Like every other picture library, our sales have fallen over the past three or four years, and we are doing everything in our power to restore lost revenue and explore new possibilities. If our photographers aren’t making money, we’re not making money, so we need to find out about these overseas procurement procedures fast. Even so, our friend warned us “Don’t expect anything to happen for three years. This is the world of bureaucracy, after all.”
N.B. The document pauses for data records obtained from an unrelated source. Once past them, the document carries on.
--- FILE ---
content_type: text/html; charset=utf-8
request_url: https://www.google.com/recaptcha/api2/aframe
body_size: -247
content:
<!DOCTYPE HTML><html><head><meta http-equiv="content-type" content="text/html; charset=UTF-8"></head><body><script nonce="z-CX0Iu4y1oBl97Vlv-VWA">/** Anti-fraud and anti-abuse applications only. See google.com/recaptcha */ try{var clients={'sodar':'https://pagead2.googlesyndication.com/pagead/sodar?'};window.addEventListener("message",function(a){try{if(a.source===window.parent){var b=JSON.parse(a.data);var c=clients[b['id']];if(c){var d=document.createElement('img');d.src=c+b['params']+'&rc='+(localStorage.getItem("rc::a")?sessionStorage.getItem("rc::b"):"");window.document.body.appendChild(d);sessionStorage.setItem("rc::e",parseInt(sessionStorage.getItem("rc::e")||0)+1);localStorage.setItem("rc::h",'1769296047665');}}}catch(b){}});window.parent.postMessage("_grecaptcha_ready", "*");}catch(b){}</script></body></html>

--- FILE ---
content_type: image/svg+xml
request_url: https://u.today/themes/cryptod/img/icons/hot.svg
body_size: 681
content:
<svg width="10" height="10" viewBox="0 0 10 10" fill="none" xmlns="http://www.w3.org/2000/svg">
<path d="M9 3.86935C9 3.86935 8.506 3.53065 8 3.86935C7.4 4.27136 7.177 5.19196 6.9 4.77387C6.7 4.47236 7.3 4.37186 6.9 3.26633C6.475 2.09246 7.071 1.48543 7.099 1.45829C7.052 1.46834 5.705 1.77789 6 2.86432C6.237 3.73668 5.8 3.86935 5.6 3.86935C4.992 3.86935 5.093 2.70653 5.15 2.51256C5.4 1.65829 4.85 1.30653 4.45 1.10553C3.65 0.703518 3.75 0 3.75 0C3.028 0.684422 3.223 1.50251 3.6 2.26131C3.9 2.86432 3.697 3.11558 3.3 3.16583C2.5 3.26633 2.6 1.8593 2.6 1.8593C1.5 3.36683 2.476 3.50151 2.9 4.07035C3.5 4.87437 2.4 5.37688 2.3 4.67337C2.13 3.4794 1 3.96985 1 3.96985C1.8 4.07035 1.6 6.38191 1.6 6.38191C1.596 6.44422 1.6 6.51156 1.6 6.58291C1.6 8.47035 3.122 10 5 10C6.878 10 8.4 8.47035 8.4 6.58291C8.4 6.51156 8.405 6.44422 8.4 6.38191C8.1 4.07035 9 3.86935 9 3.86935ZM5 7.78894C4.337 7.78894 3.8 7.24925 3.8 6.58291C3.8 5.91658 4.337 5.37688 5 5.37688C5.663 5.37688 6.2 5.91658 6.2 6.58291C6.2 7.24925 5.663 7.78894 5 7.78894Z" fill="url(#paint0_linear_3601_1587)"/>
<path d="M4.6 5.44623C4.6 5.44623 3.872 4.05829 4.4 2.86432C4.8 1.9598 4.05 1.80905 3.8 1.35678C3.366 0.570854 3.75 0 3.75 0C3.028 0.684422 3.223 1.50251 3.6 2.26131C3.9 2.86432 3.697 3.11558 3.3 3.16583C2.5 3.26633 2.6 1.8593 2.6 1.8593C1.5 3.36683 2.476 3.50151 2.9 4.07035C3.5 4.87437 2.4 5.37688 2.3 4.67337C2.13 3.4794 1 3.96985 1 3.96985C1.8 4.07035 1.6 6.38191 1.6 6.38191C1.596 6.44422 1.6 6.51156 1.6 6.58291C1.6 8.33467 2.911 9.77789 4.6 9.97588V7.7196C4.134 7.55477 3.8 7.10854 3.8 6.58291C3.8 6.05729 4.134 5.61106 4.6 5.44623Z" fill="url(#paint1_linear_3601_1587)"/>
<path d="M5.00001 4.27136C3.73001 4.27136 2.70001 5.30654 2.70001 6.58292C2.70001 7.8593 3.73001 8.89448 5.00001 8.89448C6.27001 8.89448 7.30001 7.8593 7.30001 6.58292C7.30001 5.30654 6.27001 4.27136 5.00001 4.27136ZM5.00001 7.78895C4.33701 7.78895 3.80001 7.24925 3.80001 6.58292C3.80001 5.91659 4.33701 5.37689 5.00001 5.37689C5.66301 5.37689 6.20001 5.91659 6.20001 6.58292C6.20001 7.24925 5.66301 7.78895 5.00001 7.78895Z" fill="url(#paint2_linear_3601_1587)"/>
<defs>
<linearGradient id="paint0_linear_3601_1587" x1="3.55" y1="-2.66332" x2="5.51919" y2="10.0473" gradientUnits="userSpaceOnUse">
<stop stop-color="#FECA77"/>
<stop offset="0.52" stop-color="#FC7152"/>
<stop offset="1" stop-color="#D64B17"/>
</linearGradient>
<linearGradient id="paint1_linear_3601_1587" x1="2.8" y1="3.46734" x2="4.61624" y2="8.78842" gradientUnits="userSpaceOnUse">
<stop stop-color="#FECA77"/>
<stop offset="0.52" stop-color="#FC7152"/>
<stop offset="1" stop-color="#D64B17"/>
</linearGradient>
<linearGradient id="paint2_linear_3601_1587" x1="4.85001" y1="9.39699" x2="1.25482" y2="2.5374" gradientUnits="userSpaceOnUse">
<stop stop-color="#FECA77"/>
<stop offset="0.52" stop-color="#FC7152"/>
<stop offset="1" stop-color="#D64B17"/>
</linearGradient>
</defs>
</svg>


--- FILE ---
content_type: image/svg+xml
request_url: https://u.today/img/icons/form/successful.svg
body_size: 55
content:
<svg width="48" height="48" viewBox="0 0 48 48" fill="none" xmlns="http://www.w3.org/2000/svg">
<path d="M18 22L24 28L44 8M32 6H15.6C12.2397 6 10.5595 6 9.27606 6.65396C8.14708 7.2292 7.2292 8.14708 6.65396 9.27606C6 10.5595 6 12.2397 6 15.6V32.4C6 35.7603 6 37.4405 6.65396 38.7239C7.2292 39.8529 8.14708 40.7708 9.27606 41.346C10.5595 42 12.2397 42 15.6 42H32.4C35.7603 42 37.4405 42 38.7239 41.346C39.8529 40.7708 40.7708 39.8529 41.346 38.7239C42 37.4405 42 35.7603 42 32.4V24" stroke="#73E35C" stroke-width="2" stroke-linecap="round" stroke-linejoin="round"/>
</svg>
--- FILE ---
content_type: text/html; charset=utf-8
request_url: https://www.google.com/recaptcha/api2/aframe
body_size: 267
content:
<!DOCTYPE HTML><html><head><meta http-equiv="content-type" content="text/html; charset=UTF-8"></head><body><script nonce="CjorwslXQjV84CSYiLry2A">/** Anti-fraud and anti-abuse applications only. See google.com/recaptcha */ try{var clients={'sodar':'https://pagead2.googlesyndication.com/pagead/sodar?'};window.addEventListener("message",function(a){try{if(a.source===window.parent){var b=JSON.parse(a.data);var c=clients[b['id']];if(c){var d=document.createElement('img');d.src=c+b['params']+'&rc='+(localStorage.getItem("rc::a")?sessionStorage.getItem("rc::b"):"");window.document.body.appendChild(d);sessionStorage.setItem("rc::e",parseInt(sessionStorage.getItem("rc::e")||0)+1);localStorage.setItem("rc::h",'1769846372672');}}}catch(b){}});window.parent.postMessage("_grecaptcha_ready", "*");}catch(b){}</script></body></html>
We went on to the website of one of these organisations and found this rather good and clearly explained guide to copyright for picture users in the EU. I should point out that this was discovered on the English-language subset of a foreign-language quango’s website:

Information for image users

    When will you have dealings with us? Virtually every publication, every website and every television programme uses images. Copyright law stipulates that the author’s permission is required for this. That permission is usually linked to a financial payment: image creators must, after all, live on the income from their creative labours. 
Apart from a couple of exceptions, publishers and producers are obliged to trace the creators of the images in order to ask permission for publication. The fact that this is not always easy does not detract from this obligation. Our agency enables the user to arrange this effectively in advance. Over 50,000 image creators both in this country and abroad are registered with us and we issue licences on their behalf. Our rates are harmonised with sister organisations abroad. Our agency arranges permission for publication.


    Asking permission is compulsory
 Users are often confused as to what they can and cannot do under copyright law. The golden rule is: anyone who wants to publish someone else’s image must ask permission for this from the creator or their heirs. This obligation only lapses 70 years after the death of the artist. Hence the work of Rembrandt is rights-free, but that of Picasso is not. Anyone who publishes a picture of a painting by Picasso in a book or leaflet without permission runs the risk of having to pay damages.

That’s nice and clear and straightforward.

Not every government announcement has to be draped in the cobwebs of obscurity. And this was English as a foreign language. I wish I could write as clearly. I think we could work with these people.